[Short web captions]
::::

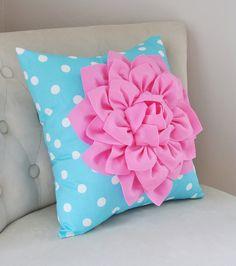 Azul de almohadas almohadas de lunares azul azul por bedbuggs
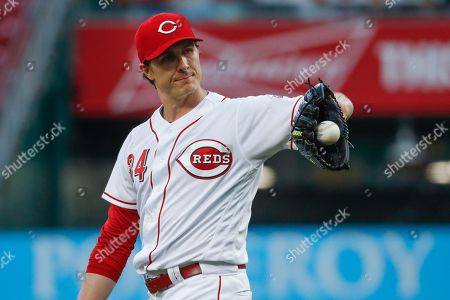 Cincinnati Reds starting pitcher Homer Bailey reacts after giving up a solo home run to New York Mets' Adrian Gonzalez in the third inning of a baseball game, in Cincinnati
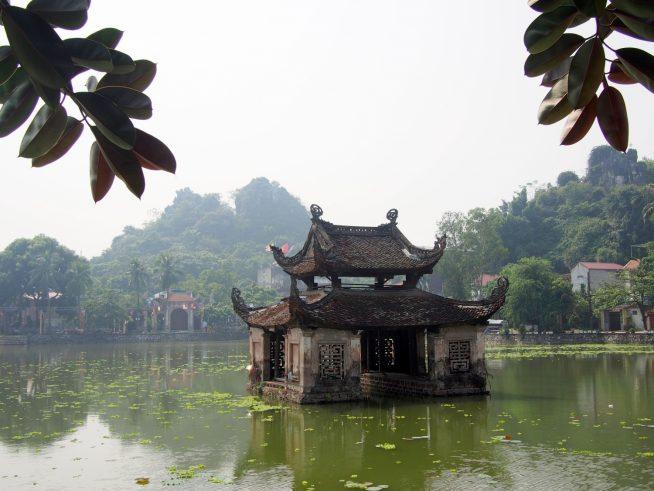 水上人形劇発祥の場所と言わている天福寺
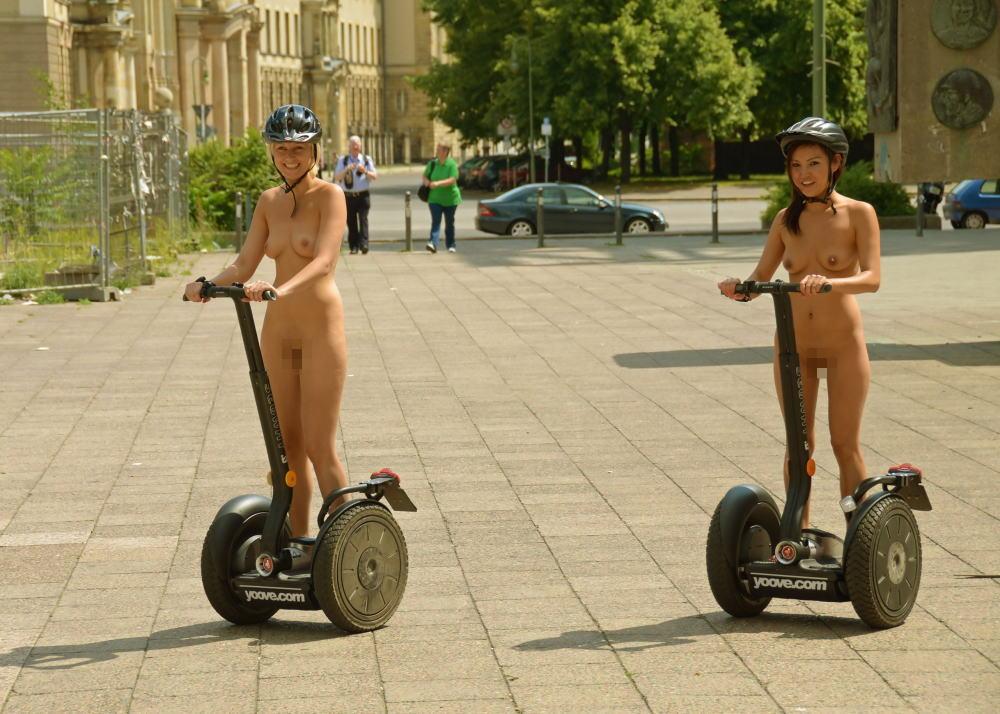 裸族 家の中 外 全裸 外国人 エロ画像【29】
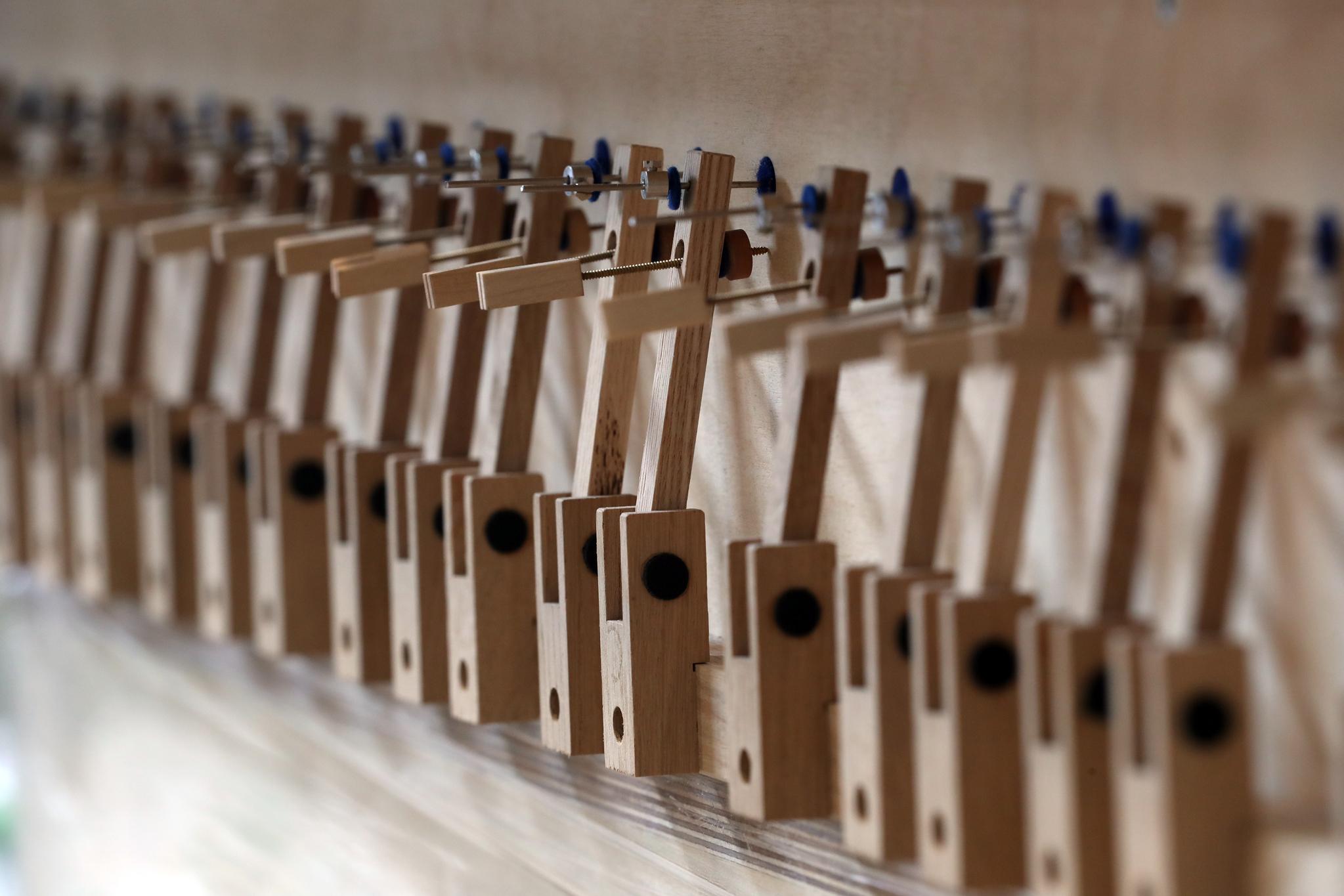 오르간의 수많은 부품 중 건반과 연결되는 부분. 파이프오르간은 건반악기처럼 생겼으나 발성 구조는 관악기다 . 최정동 기자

::::

▸ What you should do
When you transcribe the lines above, keep every word exact but leave the pictures behind.

▸ Exercise response
 Azul de almohadas almohadas de lunares azul azul por bedbuggs
 Cincinnati Reds starting pitcher Homer Bailey reacts after giving up a solo home run to New York Mets' Adrian Gonzalez in the third inning of a baseball game, in Cincinnati
 水上人形劇発祥の場所と言わている天福寺
 裸族 家の中 外 全裸 外国人 エロ画像【29】
 오르간의 수많은 부품 중 건반과 연결되는 부분. 파이프오르간은 건반악기처럼 생겼으나 발성 구조는 관악기다 . 최정동 기자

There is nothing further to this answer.